Severino Francisco
O governador de São Paulo, Tarcísio de Freitas, deflagrou uma cruzada contra os livros físicos em favor das aulas em formato, exclusivamente digital. Segundo o secretário de educação, aulas deverão se transformar em um grande programa de televisão. É uma decisão surreal. Não é fundada no diálogo com os educadores nem com os gestores, não se fundamenta em nenhuma pesquisa ou se ancora em precedente.
Pelo contrário: a Suécia, país com muito mais recursos tecnológicos, tentou a inovação e teve de recuar, ante o fracasso completo da experiência. Eles propuseram um ambicioso projeto de digitalização do ensino há 15 anos. Mas ele foi suspenso depois das notas das avaliações de leitura caírem vertiginosamente.
As próprias autoridades educacionais reconheceram que, se insistissem no erro, os resultados seriam negativos: “Estamos em risco de criar gerações de analfabetos funcionais”, alertou a ministra da Educação da Suécia. E os efeitos nocivos não se limitaram aos alunos, mas, sim, a toda a comunidade escolar.
——————————
- [O QUE FAZER] Extraia na íntegra o texto acima sobre a troca dos livros físicos por aulas digitais em São Paulo.
——————————
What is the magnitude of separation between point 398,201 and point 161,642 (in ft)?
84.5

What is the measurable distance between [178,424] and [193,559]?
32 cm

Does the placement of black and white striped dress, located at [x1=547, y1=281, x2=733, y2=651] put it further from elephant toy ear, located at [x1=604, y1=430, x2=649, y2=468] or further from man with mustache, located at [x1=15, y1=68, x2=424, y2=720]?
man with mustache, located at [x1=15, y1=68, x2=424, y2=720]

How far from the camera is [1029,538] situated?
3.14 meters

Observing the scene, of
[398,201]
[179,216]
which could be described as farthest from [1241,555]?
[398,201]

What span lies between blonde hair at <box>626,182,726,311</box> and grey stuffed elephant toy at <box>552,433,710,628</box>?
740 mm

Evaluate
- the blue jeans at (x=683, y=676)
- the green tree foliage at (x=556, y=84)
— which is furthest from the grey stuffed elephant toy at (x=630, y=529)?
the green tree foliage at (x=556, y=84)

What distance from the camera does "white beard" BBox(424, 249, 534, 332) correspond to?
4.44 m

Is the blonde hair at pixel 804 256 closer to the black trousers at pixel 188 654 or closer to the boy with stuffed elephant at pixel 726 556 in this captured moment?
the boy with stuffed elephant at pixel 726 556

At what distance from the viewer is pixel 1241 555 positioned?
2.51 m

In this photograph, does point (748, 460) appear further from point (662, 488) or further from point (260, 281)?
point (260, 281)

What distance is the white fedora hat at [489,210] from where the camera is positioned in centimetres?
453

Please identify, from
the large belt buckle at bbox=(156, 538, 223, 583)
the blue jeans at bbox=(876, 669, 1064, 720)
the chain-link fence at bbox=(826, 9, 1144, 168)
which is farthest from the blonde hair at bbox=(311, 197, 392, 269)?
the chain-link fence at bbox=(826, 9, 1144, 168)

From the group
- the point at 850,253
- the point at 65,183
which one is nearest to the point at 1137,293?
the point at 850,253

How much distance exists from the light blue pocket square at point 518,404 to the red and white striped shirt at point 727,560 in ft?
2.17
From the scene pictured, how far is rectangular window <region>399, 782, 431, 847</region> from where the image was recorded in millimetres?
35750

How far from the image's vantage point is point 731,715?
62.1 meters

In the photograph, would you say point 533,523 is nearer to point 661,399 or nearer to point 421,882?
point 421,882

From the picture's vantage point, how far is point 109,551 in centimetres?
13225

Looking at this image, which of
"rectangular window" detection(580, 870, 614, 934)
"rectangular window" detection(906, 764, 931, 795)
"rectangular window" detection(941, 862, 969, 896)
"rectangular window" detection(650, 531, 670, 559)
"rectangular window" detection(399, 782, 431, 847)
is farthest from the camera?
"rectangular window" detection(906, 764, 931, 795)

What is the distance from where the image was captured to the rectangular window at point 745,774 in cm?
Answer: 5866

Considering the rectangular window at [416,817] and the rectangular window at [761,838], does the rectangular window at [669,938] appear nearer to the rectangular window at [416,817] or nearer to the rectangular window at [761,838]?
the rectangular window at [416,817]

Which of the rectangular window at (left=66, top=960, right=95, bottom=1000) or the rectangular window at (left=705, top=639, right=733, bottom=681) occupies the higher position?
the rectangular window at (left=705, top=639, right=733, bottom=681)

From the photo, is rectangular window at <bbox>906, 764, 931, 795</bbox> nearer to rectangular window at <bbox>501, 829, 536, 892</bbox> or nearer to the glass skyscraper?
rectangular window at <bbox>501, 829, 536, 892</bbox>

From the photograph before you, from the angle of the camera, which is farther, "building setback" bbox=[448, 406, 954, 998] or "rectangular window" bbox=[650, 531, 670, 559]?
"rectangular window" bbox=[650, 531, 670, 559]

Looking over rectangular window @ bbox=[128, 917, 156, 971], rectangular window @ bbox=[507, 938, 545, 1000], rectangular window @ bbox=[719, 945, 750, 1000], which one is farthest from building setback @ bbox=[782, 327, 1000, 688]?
——————————
- [RESPOSTA DO EXERCÍCIO]
Severino Francisco
O governador de São Paulo, Tarcísio de Freitas, deflagrou uma cruzada contra os livros físicos em favor das aulas em formato, exclusivamente digital. Segundo o secretário de educação, aulas deverão se transformar em um grande programa de televisão. É uma decisão surreal. Não é fundada no diálogo com os educadores nem com os gestores, não se fundamenta em nenhuma pesquisa ou se ancora em precedente.
Pelo contrário: a Suécia, país com muito mais recursos tecnológicos, tentou a inovação e teve de recuar, ante o fracasso completo da experiência. Eles propuseram um ambicioso projeto de digitalização do ensino há 15 anos. Mas ele foi suspenso depois das notas das avaliações de leitura caírem vertiginosamente.
As próprias autoridades educacionais reconheceram que, se insistissem no erro, os resultados seriam negativos: “Estamos em risco de criar gerações de analfabetos funcionais”, alertou a ministra da Educação da Suécia. E os efeitos nocivos não se limitaram aos alunos, mas, sim, a toda a comunidade escolar.